Our study did not show a sex-related difference in eGDR values consistent with a previous study conducted in T1DM patients under 18 years. Also, our study did not find any ethnicity-related differences in eGDR values, although the majority were Caucasians and given small sample size, concrete conclusions cannot be drawn. Moreover, previous studies focused on the major ethnic groups within the United States highlighted the relationship between eGDR with diabetic vascular complications. In a cross-sectional study conducted by Epstein et al. African Americans were found to have had significantly less insulin sensitivity than Caucasians or Hispanics.¹⁵

Our study has limitations. Given the cross-sectional study design, causality cannot be inferred, and the study findings can only suggest that eGDR is a potential marker for chronic diabetic complications in T1DM patients.

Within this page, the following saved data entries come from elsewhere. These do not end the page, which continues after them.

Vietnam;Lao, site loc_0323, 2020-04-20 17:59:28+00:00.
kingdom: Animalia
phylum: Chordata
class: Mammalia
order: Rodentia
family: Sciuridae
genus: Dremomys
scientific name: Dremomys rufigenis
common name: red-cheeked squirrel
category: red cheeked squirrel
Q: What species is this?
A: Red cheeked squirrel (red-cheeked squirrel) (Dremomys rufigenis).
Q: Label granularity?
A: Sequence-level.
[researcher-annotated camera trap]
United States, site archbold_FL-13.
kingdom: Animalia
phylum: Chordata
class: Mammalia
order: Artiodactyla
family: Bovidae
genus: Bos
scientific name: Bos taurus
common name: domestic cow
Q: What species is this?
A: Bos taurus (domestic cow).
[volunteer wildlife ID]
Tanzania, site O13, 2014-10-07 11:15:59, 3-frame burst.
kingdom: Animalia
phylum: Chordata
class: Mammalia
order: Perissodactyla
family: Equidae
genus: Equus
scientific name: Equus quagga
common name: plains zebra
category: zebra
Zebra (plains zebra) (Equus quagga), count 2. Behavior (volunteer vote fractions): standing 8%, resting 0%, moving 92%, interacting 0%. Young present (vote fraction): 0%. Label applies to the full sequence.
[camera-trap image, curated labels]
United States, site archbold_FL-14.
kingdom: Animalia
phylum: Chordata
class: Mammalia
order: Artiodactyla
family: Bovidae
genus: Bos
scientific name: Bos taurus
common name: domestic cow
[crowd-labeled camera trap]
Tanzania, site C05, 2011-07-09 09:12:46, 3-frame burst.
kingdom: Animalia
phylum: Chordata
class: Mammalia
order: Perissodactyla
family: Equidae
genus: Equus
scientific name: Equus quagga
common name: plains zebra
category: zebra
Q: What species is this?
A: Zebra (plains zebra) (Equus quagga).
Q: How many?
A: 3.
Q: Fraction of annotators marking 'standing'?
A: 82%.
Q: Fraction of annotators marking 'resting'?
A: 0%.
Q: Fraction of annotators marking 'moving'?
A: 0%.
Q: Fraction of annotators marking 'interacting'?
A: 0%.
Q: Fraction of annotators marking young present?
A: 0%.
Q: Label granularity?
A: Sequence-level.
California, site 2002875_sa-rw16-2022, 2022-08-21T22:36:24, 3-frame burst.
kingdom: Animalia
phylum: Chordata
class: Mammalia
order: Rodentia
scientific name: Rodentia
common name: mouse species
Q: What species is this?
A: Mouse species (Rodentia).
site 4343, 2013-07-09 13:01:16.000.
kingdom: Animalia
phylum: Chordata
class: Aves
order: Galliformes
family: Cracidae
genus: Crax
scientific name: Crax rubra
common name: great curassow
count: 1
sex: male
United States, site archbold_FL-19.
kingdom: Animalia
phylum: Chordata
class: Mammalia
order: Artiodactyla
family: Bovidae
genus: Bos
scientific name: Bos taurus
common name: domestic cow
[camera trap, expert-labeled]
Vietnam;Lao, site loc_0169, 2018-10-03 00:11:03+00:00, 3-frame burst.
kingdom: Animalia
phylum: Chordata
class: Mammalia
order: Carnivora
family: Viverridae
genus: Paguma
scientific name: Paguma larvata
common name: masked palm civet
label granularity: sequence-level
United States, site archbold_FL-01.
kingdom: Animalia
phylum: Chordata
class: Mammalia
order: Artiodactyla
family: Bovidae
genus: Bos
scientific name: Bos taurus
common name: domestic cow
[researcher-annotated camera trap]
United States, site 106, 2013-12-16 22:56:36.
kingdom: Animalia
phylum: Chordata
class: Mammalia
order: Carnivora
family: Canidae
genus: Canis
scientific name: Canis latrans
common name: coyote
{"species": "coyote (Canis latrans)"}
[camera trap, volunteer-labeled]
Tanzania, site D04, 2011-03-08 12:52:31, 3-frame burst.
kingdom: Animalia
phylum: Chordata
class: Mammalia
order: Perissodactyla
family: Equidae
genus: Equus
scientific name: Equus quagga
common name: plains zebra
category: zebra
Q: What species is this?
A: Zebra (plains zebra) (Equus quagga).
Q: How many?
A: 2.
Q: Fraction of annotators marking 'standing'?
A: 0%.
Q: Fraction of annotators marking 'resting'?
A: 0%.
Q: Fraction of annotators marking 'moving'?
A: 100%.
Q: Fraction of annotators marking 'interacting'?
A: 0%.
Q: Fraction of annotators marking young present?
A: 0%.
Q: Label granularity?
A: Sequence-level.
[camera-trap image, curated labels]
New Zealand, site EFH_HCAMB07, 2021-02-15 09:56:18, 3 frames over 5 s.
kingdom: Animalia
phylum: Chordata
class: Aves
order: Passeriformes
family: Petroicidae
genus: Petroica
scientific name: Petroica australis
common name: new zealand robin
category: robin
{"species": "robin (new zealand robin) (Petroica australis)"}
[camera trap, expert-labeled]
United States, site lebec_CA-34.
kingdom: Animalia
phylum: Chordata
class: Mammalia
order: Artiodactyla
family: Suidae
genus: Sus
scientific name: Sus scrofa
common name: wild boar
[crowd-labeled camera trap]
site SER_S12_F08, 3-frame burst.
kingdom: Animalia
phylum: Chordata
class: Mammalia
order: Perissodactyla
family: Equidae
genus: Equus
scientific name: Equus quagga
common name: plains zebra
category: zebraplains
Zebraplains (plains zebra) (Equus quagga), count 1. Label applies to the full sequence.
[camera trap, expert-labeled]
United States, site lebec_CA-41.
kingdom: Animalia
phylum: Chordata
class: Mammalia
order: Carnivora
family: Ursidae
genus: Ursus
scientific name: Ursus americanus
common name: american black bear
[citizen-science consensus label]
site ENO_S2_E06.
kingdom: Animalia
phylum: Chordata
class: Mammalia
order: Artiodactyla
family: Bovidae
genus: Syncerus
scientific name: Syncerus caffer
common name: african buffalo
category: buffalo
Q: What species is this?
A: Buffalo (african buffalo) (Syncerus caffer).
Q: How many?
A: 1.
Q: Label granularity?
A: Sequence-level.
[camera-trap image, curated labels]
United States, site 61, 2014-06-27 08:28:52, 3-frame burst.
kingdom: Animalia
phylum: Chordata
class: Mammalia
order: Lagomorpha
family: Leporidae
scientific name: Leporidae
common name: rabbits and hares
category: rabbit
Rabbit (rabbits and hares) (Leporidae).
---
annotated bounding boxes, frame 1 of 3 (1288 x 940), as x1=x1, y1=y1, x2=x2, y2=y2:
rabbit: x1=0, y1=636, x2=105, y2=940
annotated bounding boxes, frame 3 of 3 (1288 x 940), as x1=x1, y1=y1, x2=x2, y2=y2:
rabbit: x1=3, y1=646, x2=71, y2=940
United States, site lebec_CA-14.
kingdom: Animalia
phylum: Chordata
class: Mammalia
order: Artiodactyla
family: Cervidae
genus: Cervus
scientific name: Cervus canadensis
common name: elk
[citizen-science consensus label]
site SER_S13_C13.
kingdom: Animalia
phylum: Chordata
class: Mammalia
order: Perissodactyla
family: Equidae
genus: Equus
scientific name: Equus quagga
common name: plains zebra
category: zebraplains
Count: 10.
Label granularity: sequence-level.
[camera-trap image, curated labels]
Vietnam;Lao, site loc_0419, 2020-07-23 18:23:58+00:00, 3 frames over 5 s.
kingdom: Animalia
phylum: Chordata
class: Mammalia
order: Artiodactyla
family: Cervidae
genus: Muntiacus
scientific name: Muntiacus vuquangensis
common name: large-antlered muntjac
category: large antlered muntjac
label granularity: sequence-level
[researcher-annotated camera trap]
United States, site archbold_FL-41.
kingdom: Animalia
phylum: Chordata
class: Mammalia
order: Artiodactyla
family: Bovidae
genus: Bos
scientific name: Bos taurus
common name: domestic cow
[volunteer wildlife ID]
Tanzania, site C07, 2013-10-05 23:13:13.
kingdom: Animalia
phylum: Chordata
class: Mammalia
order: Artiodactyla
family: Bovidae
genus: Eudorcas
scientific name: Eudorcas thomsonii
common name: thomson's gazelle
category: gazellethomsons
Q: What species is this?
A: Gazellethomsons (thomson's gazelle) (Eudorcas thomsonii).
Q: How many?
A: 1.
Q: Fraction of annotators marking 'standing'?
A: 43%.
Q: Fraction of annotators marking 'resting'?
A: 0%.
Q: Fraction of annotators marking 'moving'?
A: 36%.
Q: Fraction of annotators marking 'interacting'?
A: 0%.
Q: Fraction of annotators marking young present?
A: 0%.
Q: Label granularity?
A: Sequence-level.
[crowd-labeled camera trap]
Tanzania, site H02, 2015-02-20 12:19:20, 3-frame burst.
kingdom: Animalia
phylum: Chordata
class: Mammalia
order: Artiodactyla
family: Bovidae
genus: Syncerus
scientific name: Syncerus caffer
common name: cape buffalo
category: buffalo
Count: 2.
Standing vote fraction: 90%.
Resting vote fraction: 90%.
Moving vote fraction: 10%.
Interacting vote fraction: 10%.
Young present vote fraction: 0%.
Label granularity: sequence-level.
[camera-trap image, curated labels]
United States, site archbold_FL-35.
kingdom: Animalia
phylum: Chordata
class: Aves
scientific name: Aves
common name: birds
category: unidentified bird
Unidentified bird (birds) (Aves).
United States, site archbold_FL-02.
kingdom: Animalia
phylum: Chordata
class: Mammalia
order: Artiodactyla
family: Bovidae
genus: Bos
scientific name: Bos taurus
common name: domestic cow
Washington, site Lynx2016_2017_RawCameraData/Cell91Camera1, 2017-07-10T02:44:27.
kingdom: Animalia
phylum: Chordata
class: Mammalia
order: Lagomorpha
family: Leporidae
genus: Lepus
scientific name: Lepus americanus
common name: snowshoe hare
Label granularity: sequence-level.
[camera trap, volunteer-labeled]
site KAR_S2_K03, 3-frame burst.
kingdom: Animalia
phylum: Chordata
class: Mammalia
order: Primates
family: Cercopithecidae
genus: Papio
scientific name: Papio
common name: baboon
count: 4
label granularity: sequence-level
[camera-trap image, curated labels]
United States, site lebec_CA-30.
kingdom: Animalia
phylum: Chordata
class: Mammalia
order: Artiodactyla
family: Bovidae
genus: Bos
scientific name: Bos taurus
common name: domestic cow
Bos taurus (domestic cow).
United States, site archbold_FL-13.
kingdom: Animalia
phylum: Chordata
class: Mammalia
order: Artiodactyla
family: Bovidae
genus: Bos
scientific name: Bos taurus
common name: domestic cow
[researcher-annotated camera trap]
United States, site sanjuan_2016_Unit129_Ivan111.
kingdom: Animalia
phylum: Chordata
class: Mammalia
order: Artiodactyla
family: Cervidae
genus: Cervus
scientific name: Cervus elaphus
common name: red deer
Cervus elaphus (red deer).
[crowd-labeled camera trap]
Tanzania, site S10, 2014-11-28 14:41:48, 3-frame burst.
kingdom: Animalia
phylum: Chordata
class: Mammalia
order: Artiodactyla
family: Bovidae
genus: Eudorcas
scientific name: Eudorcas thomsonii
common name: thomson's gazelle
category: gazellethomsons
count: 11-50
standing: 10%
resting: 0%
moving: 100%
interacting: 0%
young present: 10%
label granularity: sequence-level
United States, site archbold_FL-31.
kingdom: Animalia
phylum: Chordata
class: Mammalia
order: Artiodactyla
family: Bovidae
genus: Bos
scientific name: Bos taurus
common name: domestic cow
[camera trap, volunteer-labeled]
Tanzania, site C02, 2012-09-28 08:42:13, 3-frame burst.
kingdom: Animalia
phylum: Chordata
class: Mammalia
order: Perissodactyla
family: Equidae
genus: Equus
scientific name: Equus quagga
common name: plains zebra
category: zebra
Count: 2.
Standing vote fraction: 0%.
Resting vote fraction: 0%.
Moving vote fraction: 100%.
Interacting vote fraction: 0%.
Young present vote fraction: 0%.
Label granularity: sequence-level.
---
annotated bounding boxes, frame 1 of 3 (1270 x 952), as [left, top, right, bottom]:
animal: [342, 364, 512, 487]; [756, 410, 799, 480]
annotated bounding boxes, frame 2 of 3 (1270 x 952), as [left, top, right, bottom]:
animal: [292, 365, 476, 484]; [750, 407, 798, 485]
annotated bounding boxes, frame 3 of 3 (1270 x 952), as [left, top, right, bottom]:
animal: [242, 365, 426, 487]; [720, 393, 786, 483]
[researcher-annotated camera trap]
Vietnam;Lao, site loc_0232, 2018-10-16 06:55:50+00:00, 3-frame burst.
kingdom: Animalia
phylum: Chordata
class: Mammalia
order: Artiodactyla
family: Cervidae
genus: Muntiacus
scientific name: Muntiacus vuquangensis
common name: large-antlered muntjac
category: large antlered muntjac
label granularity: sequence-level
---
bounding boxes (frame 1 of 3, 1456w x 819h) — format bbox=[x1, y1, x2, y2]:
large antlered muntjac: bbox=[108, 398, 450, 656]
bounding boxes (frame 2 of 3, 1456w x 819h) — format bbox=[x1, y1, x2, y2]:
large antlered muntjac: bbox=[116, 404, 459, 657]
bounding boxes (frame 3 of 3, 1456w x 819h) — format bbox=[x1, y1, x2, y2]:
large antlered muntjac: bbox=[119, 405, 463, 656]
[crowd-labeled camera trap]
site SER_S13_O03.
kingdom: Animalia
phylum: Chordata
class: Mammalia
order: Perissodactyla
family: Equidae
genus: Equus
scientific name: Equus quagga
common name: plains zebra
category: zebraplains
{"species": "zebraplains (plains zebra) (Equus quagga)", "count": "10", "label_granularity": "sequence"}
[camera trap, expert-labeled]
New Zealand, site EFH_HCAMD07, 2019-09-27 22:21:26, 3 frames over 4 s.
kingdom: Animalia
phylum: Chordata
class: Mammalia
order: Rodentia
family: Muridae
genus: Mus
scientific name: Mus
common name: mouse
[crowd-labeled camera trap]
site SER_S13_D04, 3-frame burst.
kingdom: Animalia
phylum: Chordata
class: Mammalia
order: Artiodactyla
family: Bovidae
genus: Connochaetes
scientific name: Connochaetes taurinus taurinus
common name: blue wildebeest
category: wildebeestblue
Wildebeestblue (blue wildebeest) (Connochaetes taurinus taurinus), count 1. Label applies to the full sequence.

Due to the small sample size, we did not conduct a multivariate logistic regression model to confirm associations with clinical variables examined in the bivariate analyses.

In conclusion, a novel finding of the study is a relationship between eGDR and macrovascular markers in a young population of T1DM. Individuals with low eGDR values had significantly higher total cholesterol and triglyceride levels, suggesting that this group will require more aggressive lipid management to prevent future macrovascular disease. Large-scale prospective studies are warranted to confirm the utility of eGDR in predicting macrovascular disease and as a clinical marker that assesses response to preventative management strategies.